According to the Humane Society, bunnies and rabbits are the most frequently surrendered animal right after cats and dogs.

They can also cost owners up to $500 a year on care and are a long-term commitment, as many bunnies can live up to 10 years.

Baby chicks also require just as much attention. Chicks must sit under heat lamps and need constant feeding for at least several weeks.

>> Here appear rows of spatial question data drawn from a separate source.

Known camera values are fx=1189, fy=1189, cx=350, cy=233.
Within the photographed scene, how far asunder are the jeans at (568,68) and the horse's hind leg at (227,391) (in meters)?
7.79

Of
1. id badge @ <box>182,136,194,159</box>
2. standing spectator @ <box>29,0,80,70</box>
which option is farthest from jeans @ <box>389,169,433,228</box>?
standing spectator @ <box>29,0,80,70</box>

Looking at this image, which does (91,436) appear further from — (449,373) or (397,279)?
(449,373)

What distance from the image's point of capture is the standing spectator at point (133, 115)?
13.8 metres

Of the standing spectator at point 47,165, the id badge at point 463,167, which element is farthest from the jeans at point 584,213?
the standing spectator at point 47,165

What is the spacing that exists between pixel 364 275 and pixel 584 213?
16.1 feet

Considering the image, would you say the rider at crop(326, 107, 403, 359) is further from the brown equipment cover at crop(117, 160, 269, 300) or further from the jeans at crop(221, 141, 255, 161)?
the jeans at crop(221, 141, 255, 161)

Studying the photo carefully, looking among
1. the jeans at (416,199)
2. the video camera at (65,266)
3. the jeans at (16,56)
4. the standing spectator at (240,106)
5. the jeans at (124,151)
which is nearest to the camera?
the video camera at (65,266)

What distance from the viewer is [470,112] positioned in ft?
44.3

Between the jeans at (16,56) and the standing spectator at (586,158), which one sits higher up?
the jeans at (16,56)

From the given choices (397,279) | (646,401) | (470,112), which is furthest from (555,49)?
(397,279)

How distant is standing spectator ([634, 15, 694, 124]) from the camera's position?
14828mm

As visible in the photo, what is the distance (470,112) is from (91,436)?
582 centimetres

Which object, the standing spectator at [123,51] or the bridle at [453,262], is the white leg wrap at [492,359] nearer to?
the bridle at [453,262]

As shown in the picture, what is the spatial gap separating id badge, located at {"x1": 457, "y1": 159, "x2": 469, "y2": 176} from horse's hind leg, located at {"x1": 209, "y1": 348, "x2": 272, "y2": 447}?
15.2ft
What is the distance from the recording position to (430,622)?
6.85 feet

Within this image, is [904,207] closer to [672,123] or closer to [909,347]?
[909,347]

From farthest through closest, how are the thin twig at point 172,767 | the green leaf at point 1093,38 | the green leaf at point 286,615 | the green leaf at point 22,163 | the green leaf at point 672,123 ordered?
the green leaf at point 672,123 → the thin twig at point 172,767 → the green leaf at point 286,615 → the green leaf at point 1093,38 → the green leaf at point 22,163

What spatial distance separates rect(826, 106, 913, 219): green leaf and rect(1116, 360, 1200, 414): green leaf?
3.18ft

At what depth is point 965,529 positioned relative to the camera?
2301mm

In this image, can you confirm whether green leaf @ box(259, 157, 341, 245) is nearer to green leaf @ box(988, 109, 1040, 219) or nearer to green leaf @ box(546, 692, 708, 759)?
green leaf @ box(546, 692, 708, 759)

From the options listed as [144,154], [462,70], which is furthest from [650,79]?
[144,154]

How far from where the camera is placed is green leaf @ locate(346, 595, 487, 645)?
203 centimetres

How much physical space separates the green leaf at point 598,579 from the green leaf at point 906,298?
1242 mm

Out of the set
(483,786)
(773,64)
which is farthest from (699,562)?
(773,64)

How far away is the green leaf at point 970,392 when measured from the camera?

If you do plan on adopting a chick or bunny, make sure to do the research before making the purchase. Many private communities don’t allow farm animals.


Also see:

Make Mine Chocolate

Ceramic Easter Eggs


2 thoughts on “Why Adopting Live Bunnies and Chicks This Easter Holiday Isn’t a Good Idea

  1. Thankfully here in the UK rabbits and chickens are not given as presents at Easter. I agree it is not a good idea. I don’t have experience with chicks but know from my own experience that rabbits are not easy to look after and need lots of care and attention, particularly in regards to diet, the wrong diet will soon have dire consequences for bunnies. I have cared for three rabbits and doing so is time consuming and can be costly when they are not well. No animals should be given to a child. All animals need proper care and attention. Much better to give chocolate or a soft toy bunny or chick. Here most children simply get Easter eggs

    Liked by 1 person

    1. That is great to know, I wish I could say the same thing here in the U.S. but it is apparent that we have a long way to go with evolving our mentality and educating about the welfare of animals. I have never had rabbits but I do know they need special care and are not for everyone. I agree that animals should never be given as a gift and that caring for any animal is a lifetime commitment.